After Successful Generation
Update config with the choices made this session:
NEW_CONFIG=$(echo "$CONFIG" | jq \
--arg lang "{language}" \
--arg style "{info/story}" \
--arg speakerId "{speakerId}" \
'. + {"language": $lang, "defaultStyle": $style, "defaultSpeakers": (.defaultSpeakers + {($lang): [$speakerId]})}')
echo "$NEW_CONFIG" > "$CONFIG_PATH"
Estimated times:
- Text script only: 2-3 minutes
- Text + Video: 5-10 minutes
Resources
- CLI authentication:
shared/cli-authentication.md
- CLI patterns:
shared/cli-patterns.md
- Speaker query:
shared/cli-speakers.md
- Speaker selection guide:
shared/speaker-selection.md
- Config pattern:
shared/config-pattern.md
- Output mode:
shared/output-mode.md
Composability
- Invokes: speakers CLI (for speaker selection); may invoke
/speech for voiceover
- Invoked by: content-planner (Phase 3)
Example
User: "Create an explainer video introducing Claude Code"
Agent workflow:
- Topic: "Claude Code introduction"
- Ask language → "English"
- Ask style → "Info"
- Use default speaker "Mars" (cozy-man-english)

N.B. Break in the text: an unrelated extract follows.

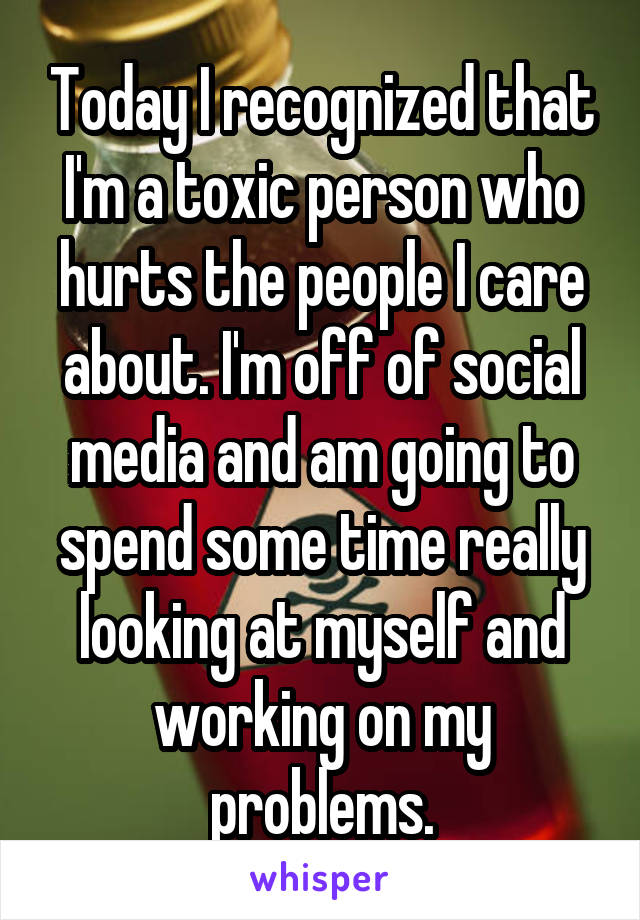 Today I recognized that I'm a toxic person who hurts the people I care about. I'm off of social media and am going to spend some time really looking at myself and working on my problems.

- Ask output → "Text + Video"
$CMD_PREFIX create \
--query "Introduce Claude Code: what it is, key features, and how to get started" \
--mode info \
--lang en \
--speaker "Mars" \
--speaker-id "cozy-man-english" \
--timeout 600 \
--json
Parse result for episodeId, audioUrl, videoUrl, credits, and present to user.